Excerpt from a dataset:
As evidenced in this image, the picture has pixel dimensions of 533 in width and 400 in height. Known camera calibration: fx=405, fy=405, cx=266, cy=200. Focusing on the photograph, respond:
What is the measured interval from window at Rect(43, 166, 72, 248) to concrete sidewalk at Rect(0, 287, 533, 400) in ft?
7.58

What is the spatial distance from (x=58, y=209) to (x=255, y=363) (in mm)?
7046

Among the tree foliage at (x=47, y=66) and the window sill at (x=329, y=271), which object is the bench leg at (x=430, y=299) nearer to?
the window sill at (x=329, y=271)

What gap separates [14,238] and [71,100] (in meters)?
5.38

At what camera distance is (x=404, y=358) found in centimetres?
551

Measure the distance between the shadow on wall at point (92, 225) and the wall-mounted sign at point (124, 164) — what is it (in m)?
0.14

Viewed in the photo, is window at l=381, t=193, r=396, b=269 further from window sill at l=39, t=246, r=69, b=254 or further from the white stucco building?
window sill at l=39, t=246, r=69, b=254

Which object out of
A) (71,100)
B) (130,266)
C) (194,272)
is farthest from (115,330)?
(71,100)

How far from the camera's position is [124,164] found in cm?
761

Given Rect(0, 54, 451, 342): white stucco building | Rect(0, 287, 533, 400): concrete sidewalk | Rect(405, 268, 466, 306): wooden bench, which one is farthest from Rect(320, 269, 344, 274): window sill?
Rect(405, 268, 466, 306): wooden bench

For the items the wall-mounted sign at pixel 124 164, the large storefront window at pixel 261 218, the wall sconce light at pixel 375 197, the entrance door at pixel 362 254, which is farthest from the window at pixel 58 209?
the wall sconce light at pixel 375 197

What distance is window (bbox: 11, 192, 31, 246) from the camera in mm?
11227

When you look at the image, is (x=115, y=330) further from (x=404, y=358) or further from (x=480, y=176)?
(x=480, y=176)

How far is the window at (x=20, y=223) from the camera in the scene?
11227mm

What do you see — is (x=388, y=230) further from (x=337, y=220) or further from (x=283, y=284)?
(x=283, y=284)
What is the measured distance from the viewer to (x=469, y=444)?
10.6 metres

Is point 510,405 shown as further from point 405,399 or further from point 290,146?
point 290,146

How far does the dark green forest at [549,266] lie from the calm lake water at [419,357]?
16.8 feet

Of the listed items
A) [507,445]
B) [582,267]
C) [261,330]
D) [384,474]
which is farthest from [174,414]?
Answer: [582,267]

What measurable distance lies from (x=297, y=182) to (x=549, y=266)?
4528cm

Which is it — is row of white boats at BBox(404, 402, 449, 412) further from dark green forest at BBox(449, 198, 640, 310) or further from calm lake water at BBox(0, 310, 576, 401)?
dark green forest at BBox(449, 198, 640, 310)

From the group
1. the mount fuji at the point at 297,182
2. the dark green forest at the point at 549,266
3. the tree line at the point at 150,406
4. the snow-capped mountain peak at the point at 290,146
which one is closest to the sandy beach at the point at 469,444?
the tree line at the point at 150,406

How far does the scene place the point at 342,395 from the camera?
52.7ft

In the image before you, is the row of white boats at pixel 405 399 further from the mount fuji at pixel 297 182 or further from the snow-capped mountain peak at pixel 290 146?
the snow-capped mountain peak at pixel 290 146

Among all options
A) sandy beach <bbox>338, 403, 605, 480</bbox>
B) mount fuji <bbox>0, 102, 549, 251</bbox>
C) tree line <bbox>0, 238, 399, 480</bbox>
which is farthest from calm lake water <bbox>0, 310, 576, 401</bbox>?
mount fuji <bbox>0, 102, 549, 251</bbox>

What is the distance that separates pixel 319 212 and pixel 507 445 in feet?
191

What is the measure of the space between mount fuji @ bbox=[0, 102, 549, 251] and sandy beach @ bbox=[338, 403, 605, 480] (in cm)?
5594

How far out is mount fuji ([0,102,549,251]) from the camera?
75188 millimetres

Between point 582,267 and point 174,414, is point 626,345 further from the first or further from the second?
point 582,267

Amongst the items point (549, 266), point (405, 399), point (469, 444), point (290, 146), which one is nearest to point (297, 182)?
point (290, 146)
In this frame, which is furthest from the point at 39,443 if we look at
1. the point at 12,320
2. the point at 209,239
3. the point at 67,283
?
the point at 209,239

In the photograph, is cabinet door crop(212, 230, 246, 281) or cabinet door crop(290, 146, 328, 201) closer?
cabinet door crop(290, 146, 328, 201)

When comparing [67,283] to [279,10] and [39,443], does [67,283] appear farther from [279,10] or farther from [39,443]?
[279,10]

TASK INSTRUCTIONS:
Set all of the entries down again, exactly as they were given.

ANSWER TO THIS TASK:
As evidenced in this image, the picture has pixel dimensions of 533 in width and 400 in height. Known camera calibration: fx=405, fy=405, cx=266, cy=200. Focusing on the photograph, respond:
What is the measured interval from window at Rect(43, 166, 72, 248) to concrete sidewalk at Rect(0, 287, 533, 400) in ft?
7.58

What is the spatial distance from (x=58, y=209) to (x=255, y=363) (in mm)?
7046

Among the tree foliage at (x=47, y=66) and the window sill at (x=329, y=271), which object is the bench leg at (x=430, y=299) nearer to?
the window sill at (x=329, y=271)

What gap separates [14,238] and [71,100] (in meters)?
5.38

At what camera distance is (x=404, y=358) found in centimetres?
551

Measure the distance between the shadow on wall at point (92, 225) and the wall-mounted sign at point (124, 164) — what is it (in m)?
0.14

Viewed in the photo, is window at l=381, t=193, r=396, b=269 further from window sill at l=39, t=246, r=69, b=254 or further from the white stucco building?
window sill at l=39, t=246, r=69, b=254

Which object out of
A) (71,100)
B) (130,266)
C) (194,272)
is farthest from (115,330)?
(71,100)

How far from the camera's position is [124,164] found in cm?
761

Given Rect(0, 54, 451, 342): white stucco building | Rect(0, 287, 533, 400): concrete sidewalk | Rect(405, 268, 466, 306): wooden bench, which one is farthest from Rect(320, 269, 344, 274): window sill?
Rect(405, 268, 466, 306): wooden bench

For the items the wall-mounted sign at pixel 124 164, the large storefront window at pixel 261 218, the wall sconce light at pixel 375 197, the entrance door at pixel 362 254, which is farthest from the window at pixel 58 209?
the wall sconce light at pixel 375 197

What distance is window (bbox: 11, 192, 31, 246) from the camera in mm?
11227

When you look at the image, is (x=115, y=330) further from (x=404, y=358) or further from (x=480, y=176)?
(x=480, y=176)

How far is the window at (x=20, y=223) from the camera in the scene?
11227mm

What do you see — is (x=388, y=230) further from (x=337, y=220) or further from (x=283, y=284)?
(x=283, y=284)
What is the measured distance from the viewer to (x=469, y=444)?
10.6 metres

Is point 510,405 shown as further from point 405,399 or further from point 290,146?
point 290,146

How far does the dark green forest at [549,266] lie from the calm lake water at [419,357]?
16.8 feet

Of the listed items
A) [507,445]
B) [582,267]
C) [261,330]
D) [384,474]
which is farthest from [174,414]?
Answer: [582,267]

What measurable distance lies from (x=297, y=182) to (x=549, y=266)?
4528cm

Which is it — is row of white boats at BBox(404, 402, 449, 412) further from dark green forest at BBox(449, 198, 640, 310) or further from calm lake water at BBox(0, 310, 576, 401)?
dark green forest at BBox(449, 198, 640, 310)

From the group
1. the mount fuji at the point at 297,182
2. the dark green forest at the point at 549,266
3. the tree line at the point at 150,406
4. the snow-capped mountain peak at the point at 290,146
which one is closest to the sandy beach at the point at 469,444?
the tree line at the point at 150,406

How far does the scene place the point at 342,395 from the camera?
52.7ft

In the image before you, is the row of white boats at pixel 405 399 further from the mount fuji at pixel 297 182 or further from the snow-capped mountain peak at pixel 290 146?
the snow-capped mountain peak at pixel 290 146

Among all options
A) sandy beach <bbox>338, 403, 605, 480</bbox>
B) mount fuji <bbox>0, 102, 549, 251</bbox>
C) tree line <bbox>0, 238, 399, 480</bbox>
which is farthest from calm lake water <bbox>0, 310, 576, 401</bbox>?
mount fuji <bbox>0, 102, 549, 251</bbox>

What is the distance that separates pixel 319 212 and pixel 507 445 in feet?
191

What is the measure of the space between mount fuji @ bbox=[0, 102, 549, 251] and sandy beach @ bbox=[338, 403, 605, 480] (in cm)?
5594

How far out is mount fuji ([0,102,549,251]) from the camera?
75188 millimetres

Between point 582,267 and point 174,414, is point 626,345 further from the first or further from the second?
point 582,267

Amongst the items point (549, 266), point (405, 399), point (469, 444), point (290, 146), which one is nearest to point (297, 182)?
point (290, 146)
In this frame, which is furthest from the point at 39,443 if we look at
1. the point at 12,320
2. the point at 209,239
3. the point at 67,283
?
the point at 209,239

In the photograph, is cabinet door crop(212, 230, 246, 281) or cabinet door crop(290, 146, 328, 201) closer?
cabinet door crop(290, 146, 328, 201)

When comparing [67,283] to [279,10] and [39,443], does [67,283] appear farther from [279,10] or farther from [39,443]?
[279,10]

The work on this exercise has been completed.